Yine açılan davaların kimilerinde alınan yürütmenin durdurulması vb. sonuçlar olduğu biliniyor. Ancak karşımızda hak, hukuk, adalet tanımayan ve her şey sermaye için diyen bir iktidar ve gözü doymaz kapitalist tekeller var.

Ancak böyle bir mücadele ile sonuç almak mümkün müdür?

Son günlerde Kaz Dağları Kirazlı bölgesinde Altın madenciliği yapan Kanadalı Alamos gold şirketine karşı “su ve vicdan nöbeti” adında bir direniş başlamıştır. Türkiye’nin birçok yerinden çevre ve doğa gönüllüleri ve yurtseverler bu direnişi ziyaret ediyor, destek ve dayanışmada bulunuyorlar. Yine dünyanın çeşitli ülkelerinde Kaz Dağı direnişi ile dayanışma açıklamaları yapıldığını basından izliyoruz. Çanakkale ve Balıkesir bölgesinden ekoloji derneklerinin ve yöre insanlarının başlattığı, Ege ve Marmara Belediyeler Birliği’nin desteklediği bu direniş önemlidir.

Ne yapmalı?

Kazdağılarındaki katliamın sorumlusu yalnızca burada çalışma yapan Alamos Gold şirketi değildir. Bu vb. şirketleri ülkeye çağıran, ülkenin dağlarını, derelerini, topraklarını emperyalist şirketlere peşkeş çeken işbirlikçi AKP hükümeti de en az onlar kadar sorumludur.

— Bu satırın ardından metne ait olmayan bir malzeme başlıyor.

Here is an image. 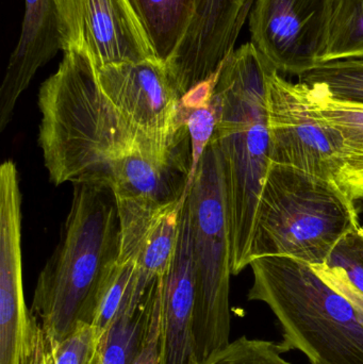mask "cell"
<instances>
[{
    "instance_id": "cell-1",
    "label": "cell",
    "mask_w": 363,
    "mask_h": 364,
    "mask_svg": "<svg viewBox=\"0 0 363 364\" xmlns=\"http://www.w3.org/2000/svg\"><path fill=\"white\" fill-rule=\"evenodd\" d=\"M38 145L49 181L99 184L117 158L143 153L161 160L192 157L191 141L170 146L139 132L108 100L91 55L72 47L38 92Z\"/></svg>"
},
{
    "instance_id": "cell-2",
    "label": "cell",
    "mask_w": 363,
    "mask_h": 364,
    "mask_svg": "<svg viewBox=\"0 0 363 364\" xmlns=\"http://www.w3.org/2000/svg\"><path fill=\"white\" fill-rule=\"evenodd\" d=\"M277 70L251 42L234 49L217 73V143L225 179L232 275L251 264L258 203L270 168L269 81Z\"/></svg>"
},
{
    "instance_id": "cell-3",
    "label": "cell",
    "mask_w": 363,
    "mask_h": 364,
    "mask_svg": "<svg viewBox=\"0 0 363 364\" xmlns=\"http://www.w3.org/2000/svg\"><path fill=\"white\" fill-rule=\"evenodd\" d=\"M119 257L114 195L100 184L72 183L61 239L38 275L30 308L48 341L57 343L80 323H93Z\"/></svg>"
},
{
    "instance_id": "cell-4",
    "label": "cell",
    "mask_w": 363,
    "mask_h": 364,
    "mask_svg": "<svg viewBox=\"0 0 363 364\" xmlns=\"http://www.w3.org/2000/svg\"><path fill=\"white\" fill-rule=\"evenodd\" d=\"M247 299L268 306L283 352L311 364H363V311L322 279L309 263L289 256L255 259Z\"/></svg>"
},
{
    "instance_id": "cell-5",
    "label": "cell",
    "mask_w": 363,
    "mask_h": 364,
    "mask_svg": "<svg viewBox=\"0 0 363 364\" xmlns=\"http://www.w3.org/2000/svg\"><path fill=\"white\" fill-rule=\"evenodd\" d=\"M359 225L355 200L338 183L271 164L258 203L251 262L289 256L326 264L338 242Z\"/></svg>"
},
{
    "instance_id": "cell-6",
    "label": "cell",
    "mask_w": 363,
    "mask_h": 364,
    "mask_svg": "<svg viewBox=\"0 0 363 364\" xmlns=\"http://www.w3.org/2000/svg\"><path fill=\"white\" fill-rule=\"evenodd\" d=\"M185 205L195 280L194 338L198 360L230 343L232 272L223 162L215 140L207 147Z\"/></svg>"
},
{
    "instance_id": "cell-7",
    "label": "cell",
    "mask_w": 363,
    "mask_h": 364,
    "mask_svg": "<svg viewBox=\"0 0 363 364\" xmlns=\"http://www.w3.org/2000/svg\"><path fill=\"white\" fill-rule=\"evenodd\" d=\"M268 126L271 164L291 166L340 186L342 143L338 132L311 109L308 87L278 72L269 81Z\"/></svg>"
},
{
    "instance_id": "cell-8",
    "label": "cell",
    "mask_w": 363,
    "mask_h": 364,
    "mask_svg": "<svg viewBox=\"0 0 363 364\" xmlns=\"http://www.w3.org/2000/svg\"><path fill=\"white\" fill-rule=\"evenodd\" d=\"M96 70L104 95L134 129L170 146L191 141L181 110L183 97L163 62H121Z\"/></svg>"
},
{
    "instance_id": "cell-9",
    "label": "cell",
    "mask_w": 363,
    "mask_h": 364,
    "mask_svg": "<svg viewBox=\"0 0 363 364\" xmlns=\"http://www.w3.org/2000/svg\"><path fill=\"white\" fill-rule=\"evenodd\" d=\"M334 0H255L251 42L279 74L300 76L323 63Z\"/></svg>"
},
{
    "instance_id": "cell-10",
    "label": "cell",
    "mask_w": 363,
    "mask_h": 364,
    "mask_svg": "<svg viewBox=\"0 0 363 364\" xmlns=\"http://www.w3.org/2000/svg\"><path fill=\"white\" fill-rule=\"evenodd\" d=\"M59 4L63 53L82 49L97 68L158 59L130 0H59Z\"/></svg>"
},
{
    "instance_id": "cell-11",
    "label": "cell",
    "mask_w": 363,
    "mask_h": 364,
    "mask_svg": "<svg viewBox=\"0 0 363 364\" xmlns=\"http://www.w3.org/2000/svg\"><path fill=\"white\" fill-rule=\"evenodd\" d=\"M255 0H195L185 38L168 63L181 97L217 74L234 50Z\"/></svg>"
},
{
    "instance_id": "cell-12",
    "label": "cell",
    "mask_w": 363,
    "mask_h": 364,
    "mask_svg": "<svg viewBox=\"0 0 363 364\" xmlns=\"http://www.w3.org/2000/svg\"><path fill=\"white\" fill-rule=\"evenodd\" d=\"M21 205L18 191L0 194V364H32L42 331L23 295Z\"/></svg>"
},
{
    "instance_id": "cell-13",
    "label": "cell",
    "mask_w": 363,
    "mask_h": 364,
    "mask_svg": "<svg viewBox=\"0 0 363 364\" xmlns=\"http://www.w3.org/2000/svg\"><path fill=\"white\" fill-rule=\"evenodd\" d=\"M160 284L159 364L197 363L194 338L195 280L192 262L191 227L183 205L176 250Z\"/></svg>"
},
{
    "instance_id": "cell-14",
    "label": "cell",
    "mask_w": 363,
    "mask_h": 364,
    "mask_svg": "<svg viewBox=\"0 0 363 364\" xmlns=\"http://www.w3.org/2000/svg\"><path fill=\"white\" fill-rule=\"evenodd\" d=\"M187 197L168 205L115 199L119 220V262L136 263L143 288H148L170 267Z\"/></svg>"
},
{
    "instance_id": "cell-15",
    "label": "cell",
    "mask_w": 363,
    "mask_h": 364,
    "mask_svg": "<svg viewBox=\"0 0 363 364\" xmlns=\"http://www.w3.org/2000/svg\"><path fill=\"white\" fill-rule=\"evenodd\" d=\"M21 36L0 87V132L12 119L19 96L36 72L63 50L59 0H25Z\"/></svg>"
},
{
    "instance_id": "cell-16",
    "label": "cell",
    "mask_w": 363,
    "mask_h": 364,
    "mask_svg": "<svg viewBox=\"0 0 363 364\" xmlns=\"http://www.w3.org/2000/svg\"><path fill=\"white\" fill-rule=\"evenodd\" d=\"M191 157L161 160L143 153L117 158L109 164L100 186L115 199L173 205L189 193Z\"/></svg>"
},
{
    "instance_id": "cell-17",
    "label": "cell",
    "mask_w": 363,
    "mask_h": 364,
    "mask_svg": "<svg viewBox=\"0 0 363 364\" xmlns=\"http://www.w3.org/2000/svg\"><path fill=\"white\" fill-rule=\"evenodd\" d=\"M308 87L315 117L338 132L342 143L340 186L354 199H363V105L340 102L317 87Z\"/></svg>"
},
{
    "instance_id": "cell-18",
    "label": "cell",
    "mask_w": 363,
    "mask_h": 364,
    "mask_svg": "<svg viewBox=\"0 0 363 364\" xmlns=\"http://www.w3.org/2000/svg\"><path fill=\"white\" fill-rule=\"evenodd\" d=\"M158 59L164 64L174 55L193 17L195 0H130Z\"/></svg>"
},
{
    "instance_id": "cell-19",
    "label": "cell",
    "mask_w": 363,
    "mask_h": 364,
    "mask_svg": "<svg viewBox=\"0 0 363 364\" xmlns=\"http://www.w3.org/2000/svg\"><path fill=\"white\" fill-rule=\"evenodd\" d=\"M151 284L144 297L132 296L124 303L102 337L100 364H134L144 337L151 308Z\"/></svg>"
},
{
    "instance_id": "cell-20",
    "label": "cell",
    "mask_w": 363,
    "mask_h": 364,
    "mask_svg": "<svg viewBox=\"0 0 363 364\" xmlns=\"http://www.w3.org/2000/svg\"><path fill=\"white\" fill-rule=\"evenodd\" d=\"M217 78V74L181 98V110L191 139L192 164L189 190L195 181L202 155L212 141L217 129V107L213 97Z\"/></svg>"
},
{
    "instance_id": "cell-21",
    "label": "cell",
    "mask_w": 363,
    "mask_h": 364,
    "mask_svg": "<svg viewBox=\"0 0 363 364\" xmlns=\"http://www.w3.org/2000/svg\"><path fill=\"white\" fill-rule=\"evenodd\" d=\"M363 59V0H334L324 62Z\"/></svg>"
},
{
    "instance_id": "cell-22",
    "label": "cell",
    "mask_w": 363,
    "mask_h": 364,
    "mask_svg": "<svg viewBox=\"0 0 363 364\" xmlns=\"http://www.w3.org/2000/svg\"><path fill=\"white\" fill-rule=\"evenodd\" d=\"M298 78L334 100L363 105V59L324 62Z\"/></svg>"
},
{
    "instance_id": "cell-23",
    "label": "cell",
    "mask_w": 363,
    "mask_h": 364,
    "mask_svg": "<svg viewBox=\"0 0 363 364\" xmlns=\"http://www.w3.org/2000/svg\"><path fill=\"white\" fill-rule=\"evenodd\" d=\"M283 354L278 342L242 336L195 364H292Z\"/></svg>"
},
{
    "instance_id": "cell-24",
    "label": "cell",
    "mask_w": 363,
    "mask_h": 364,
    "mask_svg": "<svg viewBox=\"0 0 363 364\" xmlns=\"http://www.w3.org/2000/svg\"><path fill=\"white\" fill-rule=\"evenodd\" d=\"M102 341L93 324L80 323L61 341H48L51 364H100Z\"/></svg>"
},
{
    "instance_id": "cell-25",
    "label": "cell",
    "mask_w": 363,
    "mask_h": 364,
    "mask_svg": "<svg viewBox=\"0 0 363 364\" xmlns=\"http://www.w3.org/2000/svg\"><path fill=\"white\" fill-rule=\"evenodd\" d=\"M326 265L339 267L363 293V226L356 227L338 242Z\"/></svg>"
},
{
    "instance_id": "cell-26",
    "label": "cell",
    "mask_w": 363,
    "mask_h": 364,
    "mask_svg": "<svg viewBox=\"0 0 363 364\" xmlns=\"http://www.w3.org/2000/svg\"><path fill=\"white\" fill-rule=\"evenodd\" d=\"M313 271L328 284L342 293L363 311V293L358 290L339 267H330L326 264L311 265Z\"/></svg>"
},
{
    "instance_id": "cell-27",
    "label": "cell",
    "mask_w": 363,
    "mask_h": 364,
    "mask_svg": "<svg viewBox=\"0 0 363 364\" xmlns=\"http://www.w3.org/2000/svg\"><path fill=\"white\" fill-rule=\"evenodd\" d=\"M42 329V328H40ZM32 364H51V353L44 331H40V339L34 353Z\"/></svg>"
}]
</instances>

Öyle ise bu mücadeleyi kazanmak için yalnızca Kirazlı’da nöbet tutmak yetmeyecektir. Evet, Kirazlı’daki “su ve vicdan buluşması”, “Fazıl Say konseri” Türkiye ve dünya kamuoyunun ilgisini çekmiştir ve çok önemlidir. Bu vb. etkinlikler belli periyotlarla sürdürülmelidir.

Kirazlı çevresinde, maden alanından doğrudan etkilenecek olan, başta üretici köylüler ve bölge halkına yönelik aydınlatma çalışmaları yapmalıyız.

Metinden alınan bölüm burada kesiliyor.